Sometimes, your coworker is going to say or do something that you think is stupid or offensive or irritating. When that happens, your job as an employee is to suck it up and focus on the task at hand or work it out yourselves, and if it becomes intolerable and irreconcilable, you’re free to move on to another employer. Almost every great achievement by a group — from Lincoln’s “team of rivals” to military special-forces units to innovative designers and engineers to championship sports teams — involves individuals on a team putting aside their differences, disagreements, and personality conflicts and focusing on the common goal. Teammates don’t need to love or even like one another, but they do need to respect one another.

 

You have to prioritize the mission over how you feel each day.

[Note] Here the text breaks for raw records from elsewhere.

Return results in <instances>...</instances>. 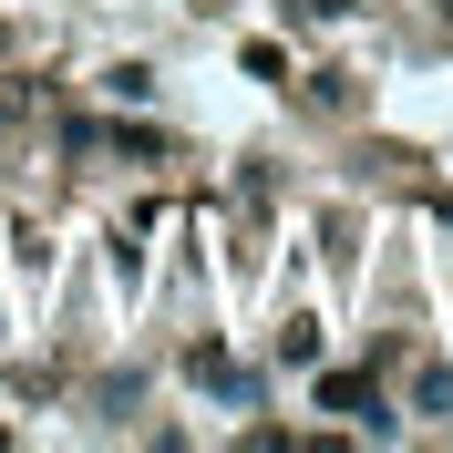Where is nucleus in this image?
<instances>
[{
	"label": "nucleus",
	"instance_id": "obj_1",
	"mask_svg": "<svg viewBox=\"0 0 453 453\" xmlns=\"http://www.w3.org/2000/svg\"><path fill=\"white\" fill-rule=\"evenodd\" d=\"M319 412H340V423H361V433H392V412H381V392H371V371H330V381H319Z\"/></svg>",
	"mask_w": 453,
	"mask_h": 453
},
{
	"label": "nucleus",
	"instance_id": "obj_2",
	"mask_svg": "<svg viewBox=\"0 0 453 453\" xmlns=\"http://www.w3.org/2000/svg\"><path fill=\"white\" fill-rule=\"evenodd\" d=\"M412 412H433V423H443V412H453V371H443V361H433L423 381H412Z\"/></svg>",
	"mask_w": 453,
	"mask_h": 453
},
{
	"label": "nucleus",
	"instance_id": "obj_3",
	"mask_svg": "<svg viewBox=\"0 0 453 453\" xmlns=\"http://www.w3.org/2000/svg\"><path fill=\"white\" fill-rule=\"evenodd\" d=\"M196 381H217V392H248V371L226 361V350H196Z\"/></svg>",
	"mask_w": 453,
	"mask_h": 453
},
{
	"label": "nucleus",
	"instance_id": "obj_4",
	"mask_svg": "<svg viewBox=\"0 0 453 453\" xmlns=\"http://www.w3.org/2000/svg\"><path fill=\"white\" fill-rule=\"evenodd\" d=\"M443 31H453V0H443Z\"/></svg>",
	"mask_w": 453,
	"mask_h": 453
}]
</instances>
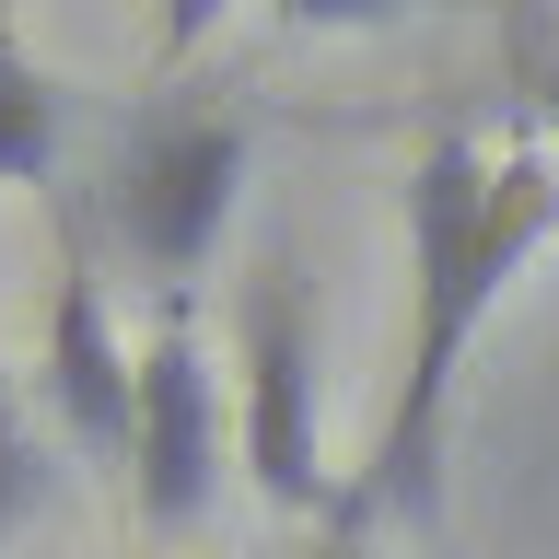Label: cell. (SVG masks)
<instances>
[{
    "label": "cell",
    "instance_id": "7a4b0ae2",
    "mask_svg": "<svg viewBox=\"0 0 559 559\" xmlns=\"http://www.w3.org/2000/svg\"><path fill=\"white\" fill-rule=\"evenodd\" d=\"M222 396H234V466L280 513H326V396H314V304L292 257H257L234 292V338H222Z\"/></svg>",
    "mask_w": 559,
    "mask_h": 559
},
{
    "label": "cell",
    "instance_id": "52a82bcc",
    "mask_svg": "<svg viewBox=\"0 0 559 559\" xmlns=\"http://www.w3.org/2000/svg\"><path fill=\"white\" fill-rule=\"evenodd\" d=\"M47 501V443H35L24 396H12V373H0V548L24 536V513Z\"/></svg>",
    "mask_w": 559,
    "mask_h": 559
},
{
    "label": "cell",
    "instance_id": "ba28073f",
    "mask_svg": "<svg viewBox=\"0 0 559 559\" xmlns=\"http://www.w3.org/2000/svg\"><path fill=\"white\" fill-rule=\"evenodd\" d=\"M314 559H361V548H349V536H338V548H314Z\"/></svg>",
    "mask_w": 559,
    "mask_h": 559
},
{
    "label": "cell",
    "instance_id": "277c9868",
    "mask_svg": "<svg viewBox=\"0 0 559 559\" xmlns=\"http://www.w3.org/2000/svg\"><path fill=\"white\" fill-rule=\"evenodd\" d=\"M245 164H257V140H245L234 105H175L152 129L129 140V164H117V245H129L140 269L187 292V280L222 257L245 210Z\"/></svg>",
    "mask_w": 559,
    "mask_h": 559
},
{
    "label": "cell",
    "instance_id": "6da1fadb",
    "mask_svg": "<svg viewBox=\"0 0 559 559\" xmlns=\"http://www.w3.org/2000/svg\"><path fill=\"white\" fill-rule=\"evenodd\" d=\"M559 234V152L548 140H466L443 129L408 175V338H396V396H384L373 466H361V513L443 524V443H454V373L478 326L501 314L536 245Z\"/></svg>",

That’s not repression or workaholism, that’s just human civilization.

 

Narcissism and collectivism don’t work well together; in fact, neither works well with much of anything, and some of us would argue that large-scale collectivism doesn’t work at all.

 

Josh Barro offered a funny and spot-on essay about this, asking if there are any adults left at the Post and observing that, “Airing internal workplace disputes in public like this is not okay, even when you are right on the merits. My statement isn’t just obvious, it’s how almost all organizations work. If you think your coworker sucks, you don’t tweet about it. That’s unprofessional. If you disagree with management’s personnel decisions, you don’t decry them to the public. That’s insubordinate. Organizations full of people who are publicly at each other’s throats can’t be effective. Your workplace is not Fleetwood Mac.”

 

What we’re seeing at the Post is several employees who are incapable of prioritizing the organization’s running smoothly over venting their spleen at every opportunity; in some cases, the behavior genuinely appears to be obsessive or compulsive.

 

A key question for employers is: If a potential hire gives off even the slightest whiff of this kind of uncontrollable exhibitionist narcissism and a desire to hash out all differences in the public square on social media . . . is it work the risk of bringing this person into your organization?